▶ [Given data]
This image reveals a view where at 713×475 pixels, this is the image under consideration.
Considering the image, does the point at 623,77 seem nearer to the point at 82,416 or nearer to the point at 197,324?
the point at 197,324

---

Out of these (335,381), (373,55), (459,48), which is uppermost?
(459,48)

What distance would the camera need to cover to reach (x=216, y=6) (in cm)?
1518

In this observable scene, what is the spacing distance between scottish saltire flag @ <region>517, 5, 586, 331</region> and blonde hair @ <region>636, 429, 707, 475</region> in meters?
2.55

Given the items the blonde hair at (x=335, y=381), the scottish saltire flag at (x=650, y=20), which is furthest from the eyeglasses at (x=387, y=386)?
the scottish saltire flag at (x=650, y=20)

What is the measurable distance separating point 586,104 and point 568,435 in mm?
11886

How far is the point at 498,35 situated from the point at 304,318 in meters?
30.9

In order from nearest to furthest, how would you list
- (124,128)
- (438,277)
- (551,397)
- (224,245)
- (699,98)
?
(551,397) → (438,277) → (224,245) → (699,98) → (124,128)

---

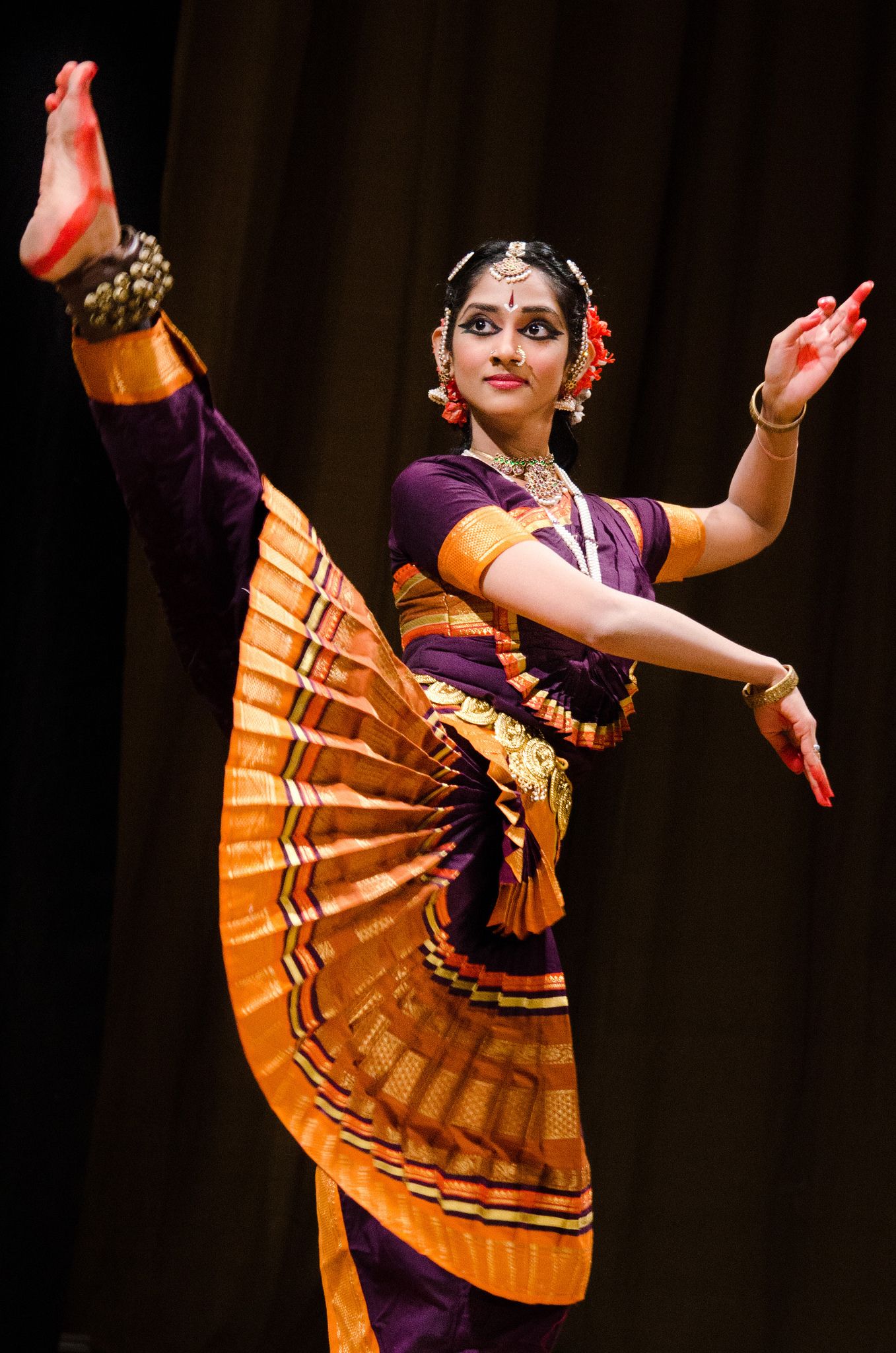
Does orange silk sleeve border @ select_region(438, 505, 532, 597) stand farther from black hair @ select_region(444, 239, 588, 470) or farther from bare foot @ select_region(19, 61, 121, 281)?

▶ [What the exercise asks] Convert the stretch of material from the line that contains "In order from" through the line that contains "(551,397) → (438,277)" into a JSON list of strings, one string per line and no entries for blank lines.

▶ [Output for this task]
[
  "In order from nearest to furthest, how would you list",
  "- (124,128)",
  "- (438,277)",
  "- (551,397)",
  "- (224,245)",
  "- (699,98)",
  "?",
  "(551,397) → (438,277) → (224,245) → (699,98) → (124,128)"
]